Oluf Christian Müller (19 October 1876 – 7 January 1938) was a Norwegian businessperson and politician for the Liberal Left Party.

He was born in Sunndalen Municipality as a son of vicar Christian Høy Müller (1834–1882) and Mathea Herlofine Herlofsen (1847–1905). He attended middle school in Kristiansund, and stayed briefly in Kristiania, Germany and England. He started working in the company of his maternal grandfather in 1896, before taking over as manager at Goma Smørfabrik in 1900. Having expanded in 1934 to produce soap as well (Goma Margarin- og Saapefabrik), he remained manager until his death.

He was a member of the municipal council for Kristiansund Municipality from 1910 to 1913, 1919 to 1925, 1928 to 1931 and 1934 to 1937. He was elected to the Parliament of Norway in 1918 from the urban constituency Kristiansund, and was re-elected in 1921 from the Market towns of Møre og Romsdal county.

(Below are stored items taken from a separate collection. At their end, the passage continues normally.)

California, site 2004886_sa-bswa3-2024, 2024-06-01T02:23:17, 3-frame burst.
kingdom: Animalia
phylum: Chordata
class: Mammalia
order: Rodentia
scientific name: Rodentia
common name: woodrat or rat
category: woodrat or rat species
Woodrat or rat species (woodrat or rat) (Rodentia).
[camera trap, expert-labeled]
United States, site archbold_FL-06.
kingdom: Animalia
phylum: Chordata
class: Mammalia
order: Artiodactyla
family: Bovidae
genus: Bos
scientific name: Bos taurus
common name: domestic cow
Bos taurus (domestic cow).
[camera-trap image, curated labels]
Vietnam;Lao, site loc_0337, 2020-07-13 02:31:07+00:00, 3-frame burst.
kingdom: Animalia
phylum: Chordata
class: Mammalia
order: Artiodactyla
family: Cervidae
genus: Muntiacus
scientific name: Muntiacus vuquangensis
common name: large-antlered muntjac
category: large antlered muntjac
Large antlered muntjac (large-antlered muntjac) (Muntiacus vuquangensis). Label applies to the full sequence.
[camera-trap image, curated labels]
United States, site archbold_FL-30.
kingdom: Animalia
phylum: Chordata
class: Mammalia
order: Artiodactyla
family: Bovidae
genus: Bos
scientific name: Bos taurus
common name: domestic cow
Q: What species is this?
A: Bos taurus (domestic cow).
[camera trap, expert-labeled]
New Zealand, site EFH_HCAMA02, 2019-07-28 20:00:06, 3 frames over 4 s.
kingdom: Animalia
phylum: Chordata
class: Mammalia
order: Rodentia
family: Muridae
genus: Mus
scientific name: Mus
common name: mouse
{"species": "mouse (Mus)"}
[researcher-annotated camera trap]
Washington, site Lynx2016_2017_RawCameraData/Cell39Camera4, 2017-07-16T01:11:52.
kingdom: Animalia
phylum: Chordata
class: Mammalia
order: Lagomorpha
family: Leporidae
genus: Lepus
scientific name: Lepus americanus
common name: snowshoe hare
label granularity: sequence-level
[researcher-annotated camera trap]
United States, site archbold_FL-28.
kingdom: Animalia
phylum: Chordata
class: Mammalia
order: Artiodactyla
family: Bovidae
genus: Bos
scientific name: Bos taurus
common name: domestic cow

From 1923 to 1924 he was Vice President of the Storting. He later served as a deputy representative during the term 1925-1927. He became deputy chairman of the Liberal Left Party in 1921, and chaired the party from 1922 to 1924. He was then a central board member until 1925.

He chaired the board of Kristiansund Elektrisitetsverk and Uldvarefabriken Fosna, and was also a supervisory committee member of the Rauma Line from 1932 to 1934, supervisory council member of Norges Brannkasse from 1928 to 1934.